Also, you can see some of the changes I made to the pattern. The two front skirt pieces, for example, I cut as one. On an original gown, the separate pieces were probably done so they could fit on narrower pieces of silk. My fabric was able to accommodate them as one, though. Since I was making a day dress, I also omitted the extra piece for the super-long train by cutting the back piece about 3 inches from the fold. This provided enough fabric for a full back without being overwhelming.

I am 5 foot 6 inches tall. I lengthened the skirt by about an inch all around the bottom to make it walking/ankle-length when I wear a small heel. As I discovered later, the skirt pieces are squared off at the bottom in order to form the triangle edge. If you are going for a smooth hem (as I was) you’ll need to taper them; otherwise, the bottom will not match up. I discovered this too late to fix the plaid gown, but I was able to cover the weirdness with trim.
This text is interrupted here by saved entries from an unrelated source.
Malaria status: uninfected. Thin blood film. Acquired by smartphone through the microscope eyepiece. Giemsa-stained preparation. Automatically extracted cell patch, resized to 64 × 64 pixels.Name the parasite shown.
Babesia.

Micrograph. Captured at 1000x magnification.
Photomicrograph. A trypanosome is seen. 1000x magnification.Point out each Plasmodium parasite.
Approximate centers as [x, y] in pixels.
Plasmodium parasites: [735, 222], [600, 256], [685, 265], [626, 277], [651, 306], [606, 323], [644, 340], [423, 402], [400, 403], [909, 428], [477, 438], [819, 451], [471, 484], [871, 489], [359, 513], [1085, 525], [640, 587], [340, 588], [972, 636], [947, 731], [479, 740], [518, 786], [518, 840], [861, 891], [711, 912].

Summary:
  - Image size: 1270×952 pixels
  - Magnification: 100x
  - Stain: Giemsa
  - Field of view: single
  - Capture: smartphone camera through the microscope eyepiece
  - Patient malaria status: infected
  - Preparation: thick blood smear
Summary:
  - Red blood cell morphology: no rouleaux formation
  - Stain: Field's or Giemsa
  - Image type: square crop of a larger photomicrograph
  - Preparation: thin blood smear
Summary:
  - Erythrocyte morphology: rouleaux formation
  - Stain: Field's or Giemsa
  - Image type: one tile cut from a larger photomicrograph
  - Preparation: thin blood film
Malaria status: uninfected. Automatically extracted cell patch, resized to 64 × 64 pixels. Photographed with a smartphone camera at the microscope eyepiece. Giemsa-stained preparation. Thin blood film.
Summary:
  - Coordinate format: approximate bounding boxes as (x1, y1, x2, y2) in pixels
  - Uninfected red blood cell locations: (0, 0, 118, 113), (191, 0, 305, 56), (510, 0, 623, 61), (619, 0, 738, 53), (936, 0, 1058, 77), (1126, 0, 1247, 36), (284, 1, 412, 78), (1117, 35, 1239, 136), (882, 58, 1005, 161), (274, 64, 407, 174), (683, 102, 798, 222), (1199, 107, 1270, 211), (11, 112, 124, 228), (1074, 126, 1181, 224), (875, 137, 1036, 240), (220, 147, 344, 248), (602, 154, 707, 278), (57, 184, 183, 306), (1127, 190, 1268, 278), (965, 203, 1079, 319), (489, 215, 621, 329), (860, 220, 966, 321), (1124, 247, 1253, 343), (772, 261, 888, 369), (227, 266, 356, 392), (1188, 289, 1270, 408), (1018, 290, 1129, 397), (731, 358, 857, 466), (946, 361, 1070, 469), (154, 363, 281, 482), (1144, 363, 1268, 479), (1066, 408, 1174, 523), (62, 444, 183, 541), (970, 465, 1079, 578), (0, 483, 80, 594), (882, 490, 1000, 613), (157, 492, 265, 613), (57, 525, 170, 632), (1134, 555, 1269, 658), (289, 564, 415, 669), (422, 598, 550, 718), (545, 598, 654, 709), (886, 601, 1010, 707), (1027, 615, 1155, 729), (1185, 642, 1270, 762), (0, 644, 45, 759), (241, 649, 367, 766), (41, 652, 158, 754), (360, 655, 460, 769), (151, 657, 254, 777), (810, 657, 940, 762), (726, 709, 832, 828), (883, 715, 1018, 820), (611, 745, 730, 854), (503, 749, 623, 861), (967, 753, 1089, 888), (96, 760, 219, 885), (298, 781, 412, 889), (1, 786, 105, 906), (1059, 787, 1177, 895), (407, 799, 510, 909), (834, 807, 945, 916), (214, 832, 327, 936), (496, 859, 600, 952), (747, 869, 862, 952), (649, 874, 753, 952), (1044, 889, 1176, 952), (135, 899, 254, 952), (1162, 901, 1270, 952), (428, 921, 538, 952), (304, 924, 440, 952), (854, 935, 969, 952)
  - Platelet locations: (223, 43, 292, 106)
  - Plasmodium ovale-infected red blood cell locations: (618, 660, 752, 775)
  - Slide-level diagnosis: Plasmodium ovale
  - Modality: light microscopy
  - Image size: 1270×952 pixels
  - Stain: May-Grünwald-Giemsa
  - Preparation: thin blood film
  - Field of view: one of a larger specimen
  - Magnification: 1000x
The Process: Assembling/Not Assembling the Hip Swags

Alrighty! Here’s the fun part everyone’s curious about! How in the great blue blazes do do you make those croissants?!

Well, you assemble the skirt front(s) and lining:


And sew pattern pieces #1/1.a on top:


Then use use the provided guide to pleat it up into the pannier shape at the side. That’s literally it. How you pleat pattern piece #1 (and #3, if you are making the gown with the tail swags in the back) is what determines how delicious your croissants/panniers look.

It is now confession time: I majorly deviated from the pattern here. I wrestled with this decision. After all, half the glory of this pattern is the soft, fluffy hip-croissants of infamy! But, no matter how strong my drive to prove this pattern is good in spite of what folks may say, my drive to experiment with the pattern was stronger. So instead of pleating the sides from hip to bum like the pattern guide told me to, I pleated it the whole way down.


I wasn’t sure if having lots of pleats terminating so abruptly on a princess-line gown was accurate, but my dress ended up looking similar to this extant gown:

german wedding dress

Brautkleid (Wedding Dress), circa 1881

In fact, my plaid dress ended up being very similar to this gown even though I didn’t mean it to be! I must have been surfing on a 1881 wavelength as I was sewing.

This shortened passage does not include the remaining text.